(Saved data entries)
+ + + + + + +
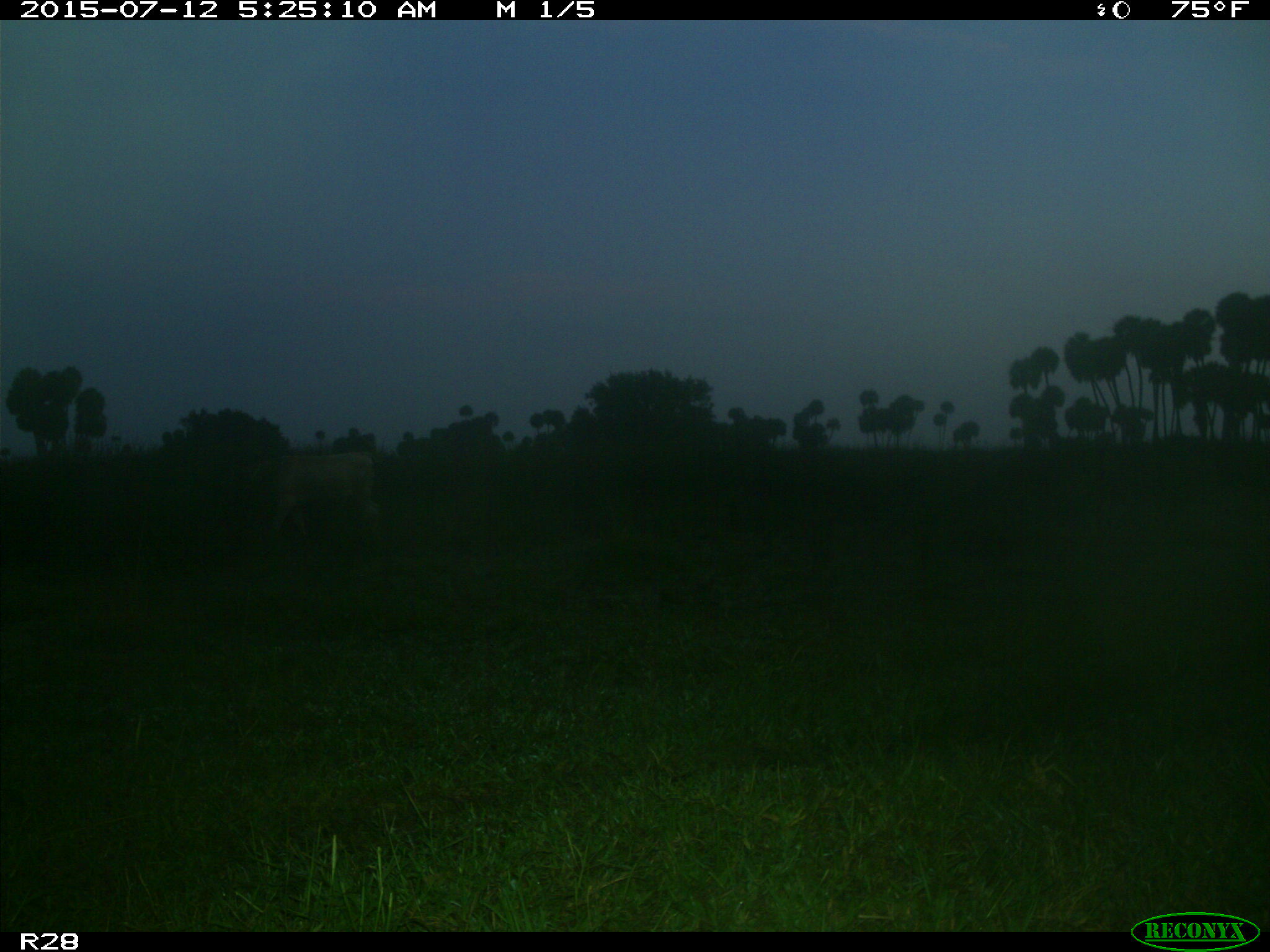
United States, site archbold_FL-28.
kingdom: Animalia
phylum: Chordata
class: Mammalia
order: Artiodactyla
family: Bovidae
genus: Bos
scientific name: Bos taurus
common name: domestic cow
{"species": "Bos taurus (domestic cow)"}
+ + + + + + +
What is being asked: Copy out the records above in full, exactly as written, but not the pictures.

Written answer:
United States, site archbold_FL-28.
kingdom: Animalia
phylum: Chordata
class: Mammalia
order: Artiodactyla
family: Bovidae
genus: Bos
scientific name: Bos taurus
common name: domestic cow
{"species": "Bos taurus (domestic cow)"}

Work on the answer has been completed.